To what extent is the spread of artemisinin resistance across Southeast Asia due to the geographical migration of resistant parasites as opposed to multiple origins of resistance in different locations? Multiple origins are clearly an important factor, as we observed a wide repertoire of kelch13 resistance alleles, most of which appeared to be localized in their geographical distribution (Supplementary Table 15). A notable exception was the k13-C580Y allele, present in 16% of the 1,612 samples in this study and observed at 3 locations in WSEA and 7 locations in ESEA. A simple reconstruction of haplotypes in the genomic flanking regions extending 100 kb on either side of the kelch13 sequence encoding the propeller region showed a wide variety of haplotypic backgrounds surrounding the different resistance alleles (Fig. 5a). In our data set, most resistance alleles were associated with one or more unique haplotypes, suggesting that they have originated from separate mutational events. In some cases, the same kelch13 allele was accompanied by different haplotypes, which may indicate that some mutations might have emerged independently multiple times, as recently suggested by another analysis17.

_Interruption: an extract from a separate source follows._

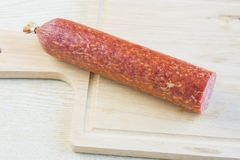 Long loaf the smoked sausage Royalty Free Stock Images
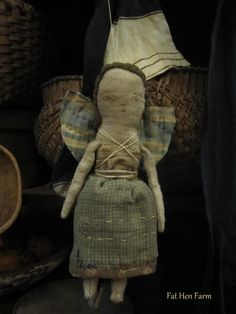 """This sweet angel is made from a wonderful early quilt. Her body is made from old feedsack cloth and I've stuffed her with old cotton. I've stitched her completely by hand and she is signed and dated. She is wonderfully simple and crude!  Approx. 9"""" tall. $59 ~includes US priority shipping"""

To assess whether parasite migration has had a major role alongside independent emergence, we performed a more detailed demographic analysis. For each pair of kelch13-mutant samples, we estimated the longest common haplotype length (LCHL), that is, the nucleotide distance on either side of the kelch13 gene over which the samples' haplotypes were identical. These estimates were then used to cluster samples that were likely to share the same recent demographic history (Fig. 5b). Samples carrying less common kelch13 mutations tended to cluster by allele, as expected if each of these clusters originated from a different recent evolutionary event. In contrast, the majority of samples carrying the most common allele (k13-C580Y) formed a large branch comprising several clusters, consistent with a common origin of the k13-C580Y alleles shared by different subpopulations in Cambodia. However, we observed two separate clusters of Cambodian k13-C580Y mutants, whose flanking haplotypes were similar to those of parasites carrying other kelch13 mutations (k13-R529T and k13-I543H, encoding p.Arg529Thr and p.Ile543His substitutions, respectively), suggesting that this allele might have emerged independently multiple times in ESEA. We also found that k13-C580Y mutants in western Thailand occupied a separate branch from those in ESEA and shared core haplotypes with other WSEA mutants, suggestive of an independent mutational event, a conclusion supported by the short length of the haplotype shared by ESEA and WSEA parasites (Supplementary Fig. 7). For a number of the most common alleles (k13-C580Y, k13-I543T, k13-Y493H and k13-R539T), we found clusters containing ESEA parasites from more than one country (Cambodia, Vietnam and eastern Thailand), indicating that mutants have crossed international borders, at least within this region (Supplementary Fig. 8). However, we found no evidence that k13-C580Y mutants from ESEA might have migrated to the WSEA region or vice versa, consistent with the observation that k13-C580Y mutants are genetically more similar to samples from their own geographical region than to k13-C580Y mutants in other regions (Supplementary Fig. 9).
This large multicenter GWAS shows that the major genomic locus controlling P. falciparum resistance to artemisinin in Southeast Asia at the present time is kelch13. We identify at least 20 distinct resistance alleles—alleles associated with artemisinin resistance—arising from multiple independent mutations in the kelch13 sequences encoding the propeller and BTB/POZ domains. Most resistance alleles appear to be localized to a relatively small geographical area, and we find that the most widespread resistance allele, k13-C580Y, has originated independently in multiple locations. We conclude that the spread of artemisinin resistance across several countries in Southeast Asia is primarily due to the proliferation of newly emerging mutations in the kelch13 sequences encoding the propeller and BTB/POZ domains.
Understanding the factors that lead to the emergence of new kelch13 mutations is therefore central to the problem of containing and controlling artemisinin resistance. Geographical location is clearly a major risk factor: kelch13 resistance alleles are well established in Cambodia, Vietnam, Thailand and Myanmar but are absent or found at much lower frequency in Laos and Bangladesh. Mutations in kelch13 affecting the propeller and BTB/POZ domains were also found to be rare in African samples. Thus, the key question is what differentiates the P. falciparum in regions in Southeast Asia from those in neighboring countries and other parts of the world. A wide range of epidemiological factors could potentially be involved, including the intensity of transmission, the vector species and antimalarial drug usage, but the fact that the problem has emerged independently in several countries with different levels of malaria intensity and different treatment policies makes it somewhat unlikely that such factors are the sole cause.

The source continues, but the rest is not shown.